Hank Jones: Master Class

This Jones CD contains two Muse LP’s dating from 1977 and ’78. The great pianist teams with bassist George Duvivier and drummer Ben Riley on the first and leads a quintet with brother Thad on cornet, tenor saxman Charlie Rouse, bassist Sam Jones and drummer Mickey Roker on the second. All of the tunes on them are by either Thelonious Monk, Charlie Parker, Dizzy Gillespie or Miles Davis. Hank ranks among the best bop pianists but continued to evolve in the 1950s and ’60s. I’m not sure putting him in a bop revival context brings out the best in him, although some updated arrangements certainly lend interest to the proceedings.
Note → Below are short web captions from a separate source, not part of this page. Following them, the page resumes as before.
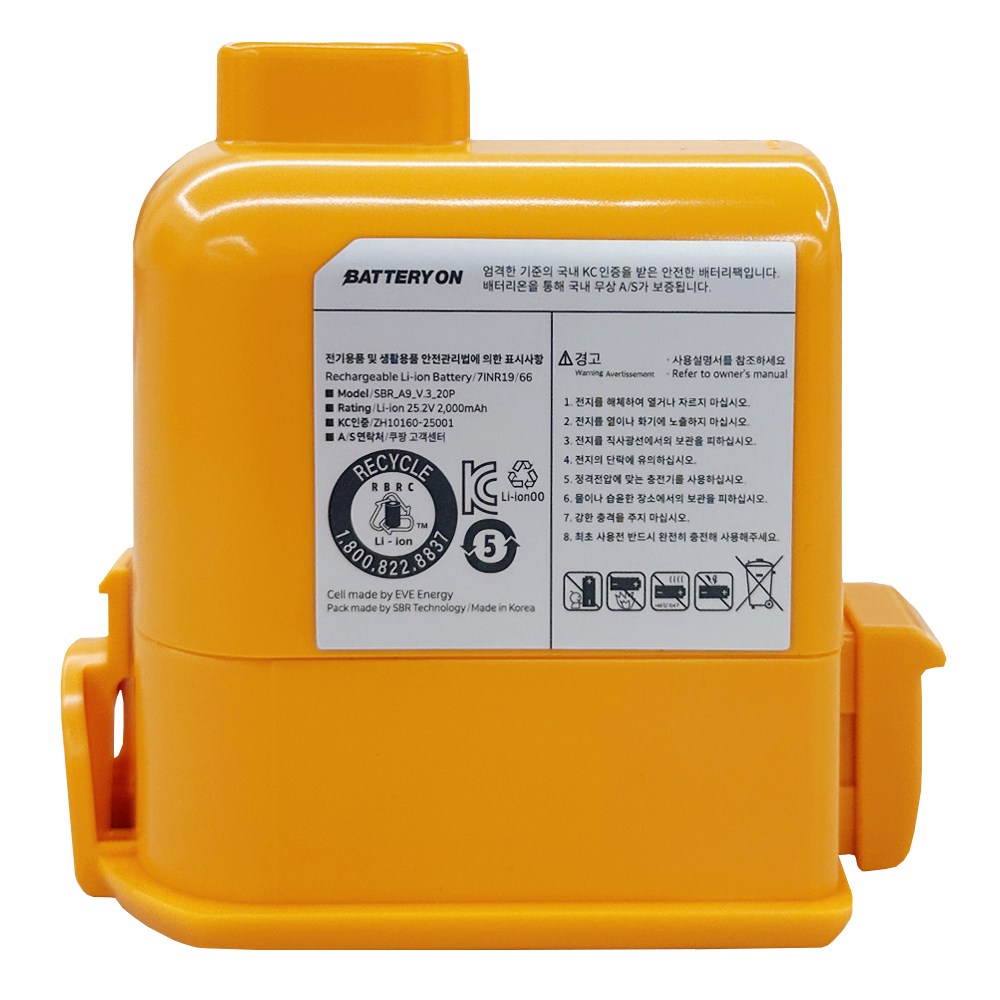 배터리온 12개월 무상보증 호환용 LG 코드제로 배터리 A9 P9 A9S 교체용 정품셀 리필 39,800원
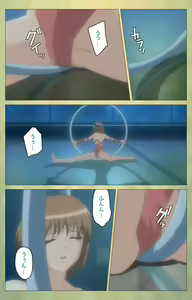 Page 7 of Shintaisou (Shin) etude.1 Complete Ban - preview thumbnail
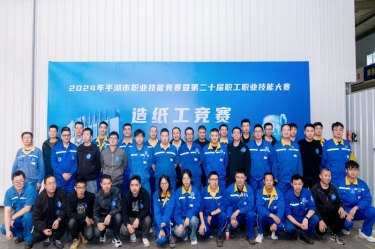 匠心筑梦 技创未来 | 2024年平湖市职业技术较量暨第二十届职工职业技术大赛造纸工项目在888集团电子游戏(中国游)有限公司官网纸业隆沉进行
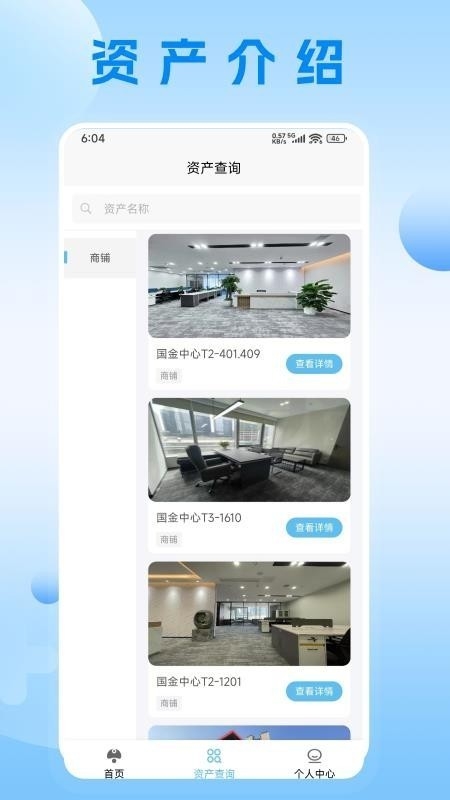 龙曜科技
The exquisite version of “Groovin’ High” by an unusual trio consisting of a muted Thad, Roker and Hank, who has an expanded role in the rhythm section due to the absence of a bassist, and the bi-tonal statement of “Anthropology” indicate these guys aren’t standing pat.

Hank and both bassists and drummers are known for improvising impeccably and that’s what they do on these albums. If Hank’s playing has been more daring elsewhere, it’s still lucid and lyrical. Thad performs with inspiration; it’s a shame he hasn’t received the recognition he deserves as one of the greatest and most original jazz trumpeters; so original that others couldn’t imitate him.

Rouse, too, deserves a great deal of praise. Anticipating Sonny Rollins, he had a post-bop style before there was a post bop movement. At one time his playing was too repetitive, but he stopped running his pet licks into the ground and became a very inventive improviser, as his excellent work here indicates.